* Description of the task:
Copy the lines exactly, from the line containing "What is the overall" through the end of the records, and leave the pictures out of your answer.

>> START Dataset

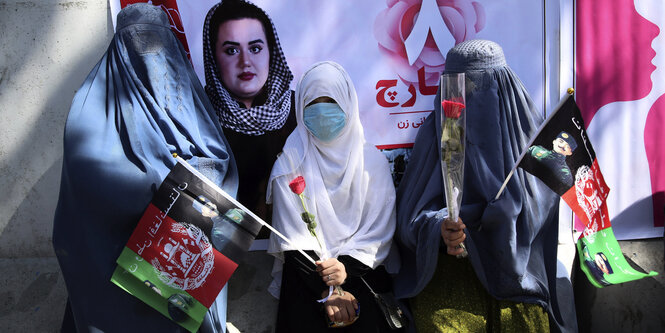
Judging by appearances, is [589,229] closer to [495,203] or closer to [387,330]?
[495,203]

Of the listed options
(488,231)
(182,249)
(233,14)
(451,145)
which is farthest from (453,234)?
(233,14)

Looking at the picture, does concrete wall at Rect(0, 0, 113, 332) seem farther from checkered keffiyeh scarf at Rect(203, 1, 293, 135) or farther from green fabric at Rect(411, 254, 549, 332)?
green fabric at Rect(411, 254, 549, 332)

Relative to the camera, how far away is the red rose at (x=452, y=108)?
1897 millimetres

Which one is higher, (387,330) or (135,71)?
(135,71)

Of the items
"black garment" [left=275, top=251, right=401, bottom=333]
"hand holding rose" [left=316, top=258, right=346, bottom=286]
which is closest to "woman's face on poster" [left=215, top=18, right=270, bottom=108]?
"black garment" [left=275, top=251, right=401, bottom=333]

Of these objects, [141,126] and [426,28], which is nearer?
[141,126]

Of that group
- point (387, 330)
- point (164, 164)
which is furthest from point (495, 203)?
point (164, 164)

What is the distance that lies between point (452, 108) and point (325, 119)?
29.0 inches

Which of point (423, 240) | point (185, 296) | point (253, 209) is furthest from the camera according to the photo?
point (253, 209)

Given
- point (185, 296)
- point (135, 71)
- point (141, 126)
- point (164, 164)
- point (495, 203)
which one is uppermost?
point (135, 71)

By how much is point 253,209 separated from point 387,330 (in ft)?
2.95

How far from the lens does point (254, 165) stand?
2.90m

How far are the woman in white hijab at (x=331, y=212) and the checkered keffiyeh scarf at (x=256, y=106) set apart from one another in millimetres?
292

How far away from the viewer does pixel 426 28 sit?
295 centimetres
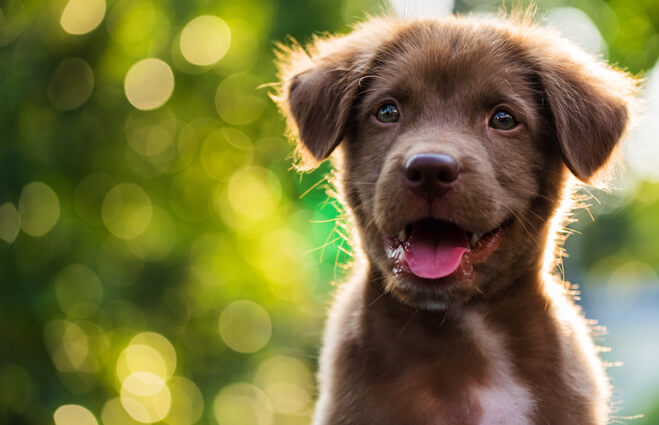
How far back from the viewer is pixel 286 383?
9227 mm

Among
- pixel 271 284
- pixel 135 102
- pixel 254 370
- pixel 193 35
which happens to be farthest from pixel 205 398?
pixel 193 35

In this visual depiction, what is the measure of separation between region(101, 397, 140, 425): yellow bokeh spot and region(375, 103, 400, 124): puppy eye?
536 cm

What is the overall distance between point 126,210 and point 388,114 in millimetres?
4973

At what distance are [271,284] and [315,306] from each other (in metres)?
0.70

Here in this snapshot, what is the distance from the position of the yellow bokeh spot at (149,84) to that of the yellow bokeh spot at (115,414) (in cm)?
317

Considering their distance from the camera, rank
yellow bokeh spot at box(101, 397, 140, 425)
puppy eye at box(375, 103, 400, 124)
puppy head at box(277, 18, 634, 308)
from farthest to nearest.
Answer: yellow bokeh spot at box(101, 397, 140, 425) → puppy eye at box(375, 103, 400, 124) → puppy head at box(277, 18, 634, 308)

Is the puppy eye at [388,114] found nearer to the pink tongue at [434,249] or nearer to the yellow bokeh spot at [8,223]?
the pink tongue at [434,249]

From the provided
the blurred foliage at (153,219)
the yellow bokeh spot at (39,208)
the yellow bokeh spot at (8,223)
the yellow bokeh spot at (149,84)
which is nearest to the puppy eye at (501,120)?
the blurred foliage at (153,219)

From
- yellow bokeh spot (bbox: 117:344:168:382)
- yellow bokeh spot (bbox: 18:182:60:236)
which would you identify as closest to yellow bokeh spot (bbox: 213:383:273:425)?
yellow bokeh spot (bbox: 117:344:168:382)

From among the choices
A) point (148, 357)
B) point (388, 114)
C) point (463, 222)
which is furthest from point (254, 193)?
point (463, 222)

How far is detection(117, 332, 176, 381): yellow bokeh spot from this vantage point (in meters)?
8.08

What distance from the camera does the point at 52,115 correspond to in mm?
7660

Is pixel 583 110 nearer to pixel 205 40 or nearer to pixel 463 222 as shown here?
pixel 463 222

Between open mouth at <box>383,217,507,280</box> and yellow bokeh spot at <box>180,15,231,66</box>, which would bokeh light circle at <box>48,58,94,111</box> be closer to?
yellow bokeh spot at <box>180,15,231,66</box>
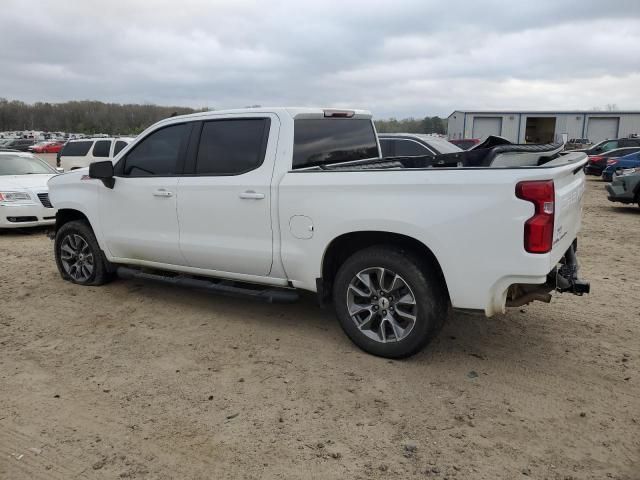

>> END Dataset

* Final answer:
What is the overall distance between point 126,210 and point 388,114 in millimetres?
4973

At what distance are [271,284] and [315,306] from each other (in metres)?
0.70

Here in this snapshot, what is the distance from the position of the yellow bokeh spot at (149,84) to that of the yellow bokeh spot at (115,414) (in cm)?
317

Considering their distance from the camera, rank
yellow bokeh spot at box(101, 397, 140, 425)
puppy eye at box(375, 103, 400, 124)
puppy head at box(277, 18, 634, 308)
from farthest to nearest.
Answer: yellow bokeh spot at box(101, 397, 140, 425) → puppy eye at box(375, 103, 400, 124) → puppy head at box(277, 18, 634, 308)

Is the puppy eye at [388,114] found nearer to the pink tongue at [434,249] or nearer to the yellow bokeh spot at [8,223]?
the pink tongue at [434,249]

From the provided
the blurred foliage at (153,219)
the yellow bokeh spot at (39,208)
the yellow bokeh spot at (8,223)
the yellow bokeh spot at (149,84)
which is nearest to the puppy eye at (501,120)?
the blurred foliage at (153,219)

From
- yellow bokeh spot (bbox: 117:344:168:382)
- yellow bokeh spot (bbox: 18:182:60:236)
which would you identify as closest to yellow bokeh spot (bbox: 213:383:273:425)?
yellow bokeh spot (bbox: 117:344:168:382)

From among the choices
A) point (148, 357)
B) point (388, 114)
C) point (463, 222)
which is furthest from point (254, 193)?
point (463, 222)

How far is detection(117, 332, 176, 381): yellow bokeh spot from this vantage point (in meters)?
8.08

What distance from the camera does the point at 52,115 correspond to in mm?
7660

Is pixel 583 110 nearer to pixel 205 40 or nearer to pixel 463 222 as shown here?
pixel 463 222

Between open mouth at <box>383,217,507,280</box> and yellow bokeh spot at <box>180,15,231,66</box>, which would bokeh light circle at <box>48,58,94,111</box> be closer to?
yellow bokeh spot at <box>180,15,231,66</box>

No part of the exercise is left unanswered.